* START Text to read *

Court of Appeals of Ohio,Eighth District, Cuyahoga County.

The STATE of Ohio, Appellee, v. DOWELL, Appellant.

No. 86517.

Decided: May 11, 2006

William D. Mason, Cuyahoga County Prosecuting Attorney, and Kevin R. Filiatraut, Assistant Prosecuting Attorney, for appellee. Leif B. Christman, Cleveland, for appellant.

 {¶ 1} Defendant, Lovaneous Dowell, appeals from his conviction for burglary.   For the reasons set forth below, we affirm the conviction but vacate the sentence and remand for resentencing.

 {¶ 2} On March 17, 2005, defendant was indicted for one count of burglary.   Defendant pleaded not guilty, and the matter proceeded to a jury trial on May 3, 2005.

{¶ 3} The state presented the testimony of homeowner Lincoln Haughton and Cleveland Heights police detective David Bartee.

{¶ 4} Haughton testified that on January 31, 2005, at approximately 3:00 p.m., he had completed errands and was returning to his home on Chelsea Drive in Cleveland Heights.   As he drove into the garage, which is attached to the house and separated by a glass door, he observed a light blue car.   Haughton remained in the car for approximately 15 minutes and finished a telephone call.   The blue car subsequently pulled into the end of his driveway and then backed out.   Defendant entered the garage and reached for a battery charger.   Haughton yelled at the man and honked the horn.   Defendant then ducked down on the other side of the car.   Haughton became concerned that defendant had remained in the garage and did not run out.   The driver of the blue car ducked down.

{¶ 5} Haughton backed out of the garage and continued to scream for the man to leave.   Defendant came to the front of Haughton's car and asked to talk to Haughton.   Haughton drove away and called the police.

{¶ 6} Detective Bartee testified that he responded to a call of a burglary in progress.   Bartee obtained the description of the suspect and drove to Chelsea Drive and spotted defendant walking on Monticello Boulevard.   Detective Bartee arrested defendant and advised him of his rights.   Defendant told Bartee that men were chasing him and were about to rob him, so he fled to Haughton's garage and hid there.

{¶ 7} The defendant was convicted of the offense and was sentenced to eight years' imprisonment plus community control.   Defendant now appeals and assigns four errors for our review.

{¶ 8} Defendant's first assignment of error states:

{¶ 9} “The Appellant's conviction for burglary is not supported by sufficient evidence where the government failed to produce any evidence that the Appellant acted by means of stealth, force or deception.”

* END Text to read *
* START Raw data *

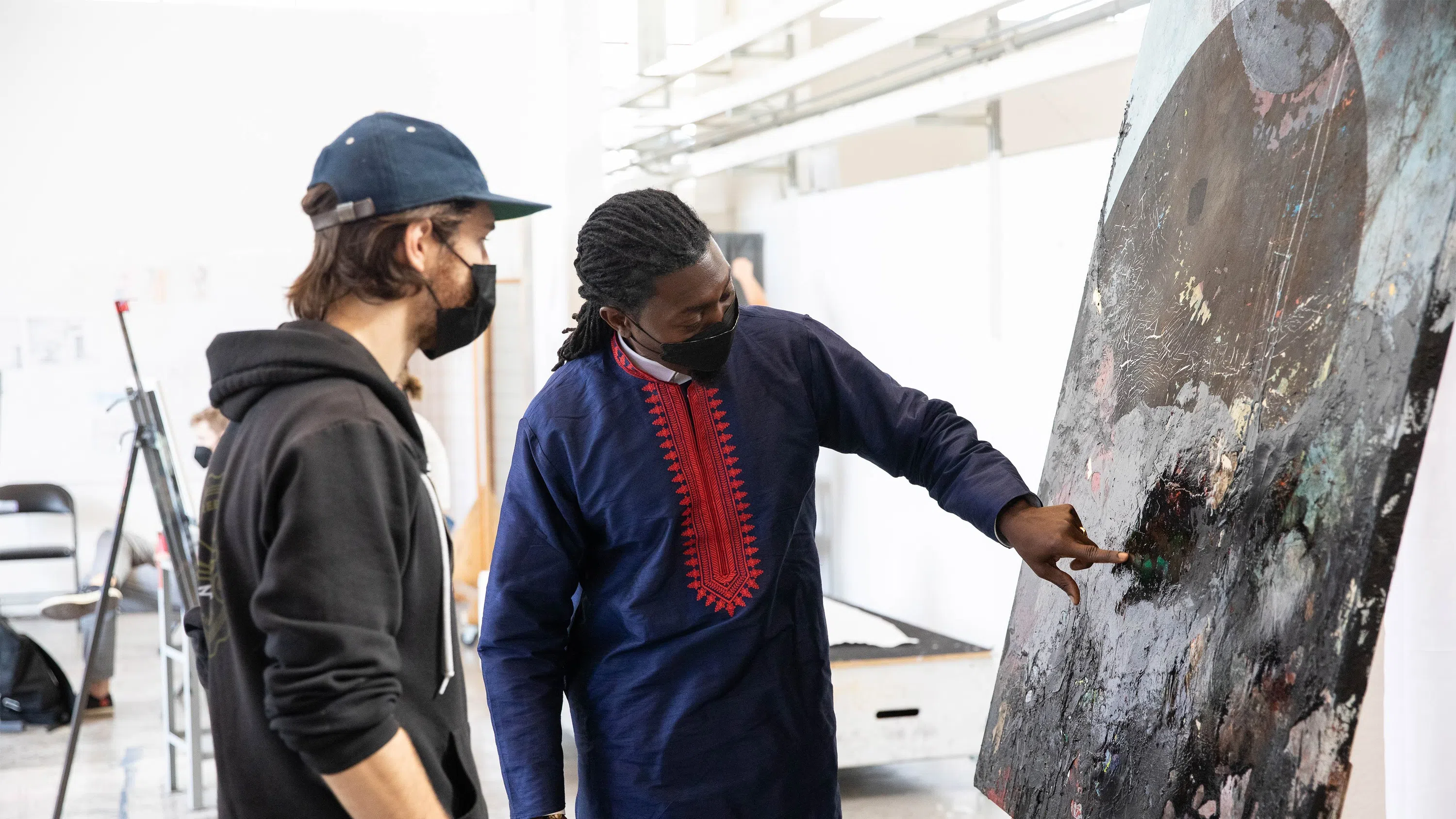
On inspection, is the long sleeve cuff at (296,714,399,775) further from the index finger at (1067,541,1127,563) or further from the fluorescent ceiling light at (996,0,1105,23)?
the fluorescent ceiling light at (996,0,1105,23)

* END Raw data *
* START Raw data *

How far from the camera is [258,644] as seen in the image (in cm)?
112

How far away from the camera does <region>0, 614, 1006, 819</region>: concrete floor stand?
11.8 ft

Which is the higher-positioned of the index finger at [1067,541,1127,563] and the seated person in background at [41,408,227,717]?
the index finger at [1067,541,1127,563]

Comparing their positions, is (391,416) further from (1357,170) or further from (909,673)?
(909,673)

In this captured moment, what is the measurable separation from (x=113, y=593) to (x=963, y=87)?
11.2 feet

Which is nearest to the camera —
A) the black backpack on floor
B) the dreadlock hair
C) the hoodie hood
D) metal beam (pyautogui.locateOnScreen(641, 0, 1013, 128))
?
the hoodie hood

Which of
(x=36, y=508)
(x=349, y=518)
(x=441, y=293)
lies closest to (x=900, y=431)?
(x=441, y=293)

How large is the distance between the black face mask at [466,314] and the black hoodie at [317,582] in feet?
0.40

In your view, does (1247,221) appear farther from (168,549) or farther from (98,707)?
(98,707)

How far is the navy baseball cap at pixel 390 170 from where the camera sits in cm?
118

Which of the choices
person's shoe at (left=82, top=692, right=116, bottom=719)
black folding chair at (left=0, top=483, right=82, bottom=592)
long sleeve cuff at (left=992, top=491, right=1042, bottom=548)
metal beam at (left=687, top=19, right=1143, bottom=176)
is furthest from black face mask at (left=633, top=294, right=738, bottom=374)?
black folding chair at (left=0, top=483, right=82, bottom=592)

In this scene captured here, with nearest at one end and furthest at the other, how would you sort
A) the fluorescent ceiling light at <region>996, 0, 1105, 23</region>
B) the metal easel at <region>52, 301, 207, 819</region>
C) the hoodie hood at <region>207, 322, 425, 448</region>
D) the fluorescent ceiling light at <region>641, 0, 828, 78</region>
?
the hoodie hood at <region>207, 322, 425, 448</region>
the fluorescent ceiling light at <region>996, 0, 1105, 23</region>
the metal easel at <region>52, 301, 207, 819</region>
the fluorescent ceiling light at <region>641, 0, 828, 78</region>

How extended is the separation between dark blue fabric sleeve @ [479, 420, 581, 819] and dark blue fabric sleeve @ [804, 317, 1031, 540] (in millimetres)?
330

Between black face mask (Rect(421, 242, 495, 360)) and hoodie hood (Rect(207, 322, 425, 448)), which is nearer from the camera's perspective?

* END Raw data *

● Instructions
1 – Revise the stretch of the burglary appeal opinion from "Court of Appeals" through "May 3, 2005.", changing "burglary" to "breaking and entering".
2 – Carry the Ohio burglary appeal opinion forward from its last sentence.
The items have no role in the exercise.

● Expected results
1 –
Court of Appeals of Ohio,Eighth District, Cuyahoga County.

The STATE of Ohio, Appellee, v. DOWELL, Appellant.

No. 86517.

Decided: May 11, 2006

William D. Mason, Cuyahoga County Prosecuting Attorney, and Kevin R. Filiatraut, Assistant Prosecuting Attorney, for appellee. Leif B. Christman, Cleveland, for appellant.

 {¶ 1} Defendant, Lovaneous Dowell, appeals from his conviction for breaking and entering.   For the reasons set forth below, we affirm the conviction but vacate the sentence and remand for resentencing.

 {¶ 2} On March 17, 2005, defendant was indicted for one count of breaking and entering.   Defendant pleaded not guilty, and the matter proceeded to a jury trial on May 3, 2005.

2 –
 {¶ 10} “ ‘ “[S]ufficiency” is a term of art meaning that legal standard which is applied to determine whether the case may go to the jury or whether the evidence is legally sufficient to support the jury verdict as a matter of law.’ ”  State v. Thompkins (1997), 78 Ohio St.3d 380, 386, 678 N.E.2d 541, quoting Black's Law Dictionary (6th Ed. 1990) 1433.   An appellate court's function when reviewing the sufficiency of the evidence to support a criminal conviction is to examine the evidence admitted at trial to determine whether such evidence, if  believed, would convince the average mind of the defendant's guilt beyond a reasonable doubt.   The relevant inquiry is whether, after viewing the evidence in a light most favorable to the prosecution, any rational trier of fact could have found the essential elements of the crime proven beyond a reasonable doubt.  Id.

{¶ 11} The elements of burglary are contained in R.C. 2911.12 which provides:

{¶ 12} “No person, by force, stealth, or deception, shall * * * [t]respass in a permanent or temporary habitation of any person when any person other than an accomplice of the offender is present or likely to be present.”

 {¶ 13} As an initial matter, we note that an attached garage meets the requirements of a permanent or temporary habitation.

{¶ 14} “[A]n attached garage with a door to the outside is sufficiently part of a residential structure that persons are reasonably likely to be present at any time of day, so that a trespass [into the garage] * * * involves the inherent danger to the public with which the General Assembly was concerned when it enacted the [burglary] statute.”  State v. Wells (Jan. 19, 1994), Greene App. No. 92-CA-122, 1994 WL 12461.   See, also, State v. Ward (1993), 85 Ohio App.3d 537, 620 N.E.2d 168.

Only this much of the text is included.